#include <iostream>
#include <vector>
#include <string>
#include <fstream>
struct Node
{
int num;
int fileNum;
};
void swap(Node &i,Node &j)
{
Node tmp = i;
i = j;
j = tmp;
}
void fttb_heap(std::vector<Node> &nums,int i,int n)
{
while(1)
{
int maxPos = i;
if(i*2 + 1 <= n && nums[maxPos].num > nums[i*2 + 1].num)
{
maxPos = i*2 + 1;
}
if(i*2 + 2 <= n && nums[maxPos].num > nums[i*2 + 2].num)
{
maxPos = i*2 + 2;
}
if(maxPos == i)
{
break;
}
swap(nums[i],nums[maxPos]);
i = maxPos;
}
}
void bttf_heap(std::vector<Node> &nums,int i)
{
while(1)
{
int maxPos = i;
if((i - 1)/2 >= 0 && nums[maxPos].num < nums[(i - 1)/2].num)
{
maxPos = (i - 1)/2 ;
}
if(maxPos == i)
{
break;
}
swap(nums[i],nums[maxPos]);
i = maxPos;
}
}
void build_heap(std::vector<Node> &nums,int n)
{
for(int i = (n - 1)/2; i >= 0;i--)
{
fttb_heap(nums,i,n);
}
}
void insert_heap(std::vector<Node> &nums,Node& stNode)
{
nums.emplace_back(stNode);
bttf_heap(nums,nums.size() - 1);
}
Node del_heap(std::vector<Node> &nums)

+--

练习题目:
根据上面的堆操作代码回答：
(a) 结构体 Node 中声明了哪两个 int 成员？
(b) build_heap 的 for 循环中，i 的初值是什么？每轮调用哪个函数？
(c) insert_heap 用 emplace_back 加入节点后，调用哪个函数？传入的下标参数是什么？

所给资料:
+--

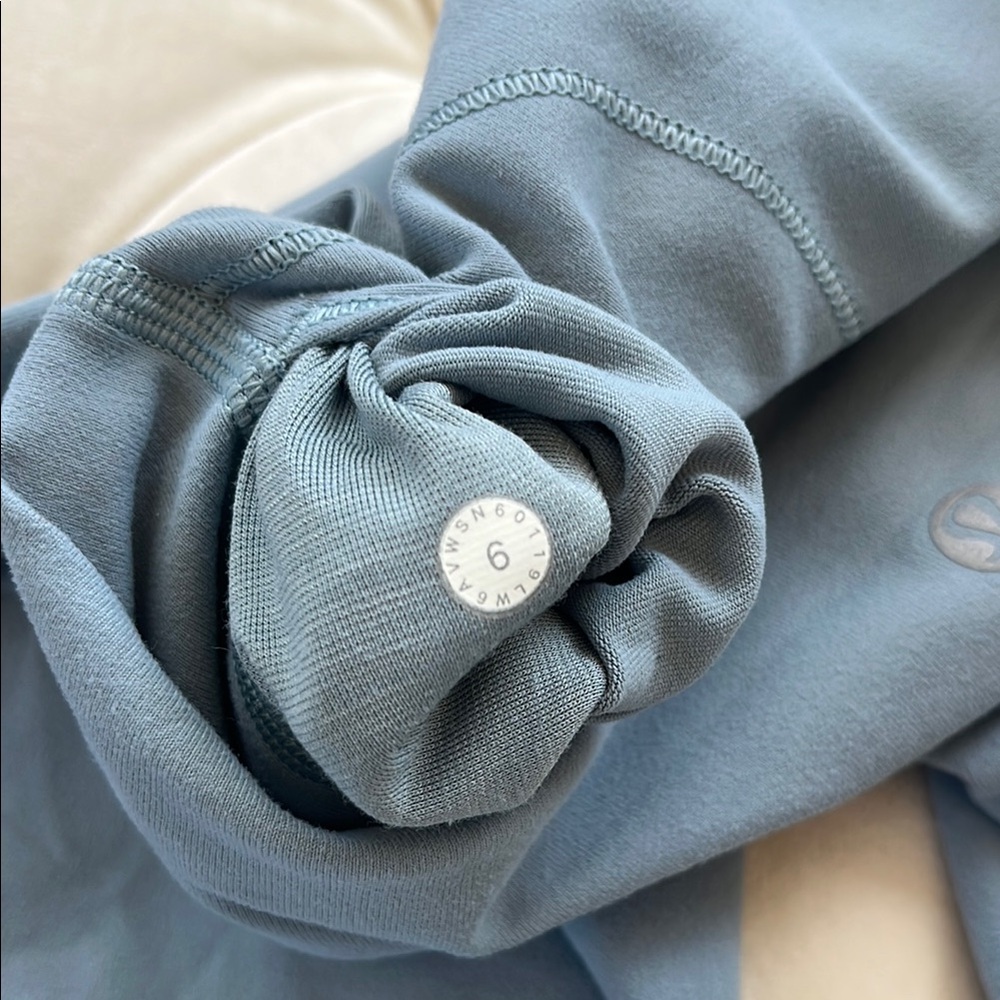 Lululemon Sky-Blue Wunder Under Capri Leggings - Picture 4 of 4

+--

习题解答:
(a) num 和 fileNum。
(b) 初值为 (n - 1)/2，每轮调用 fttb_heap(nums,i,n)。
(c) 调用 bttf_heap，下标参数为 nums.size() - 1。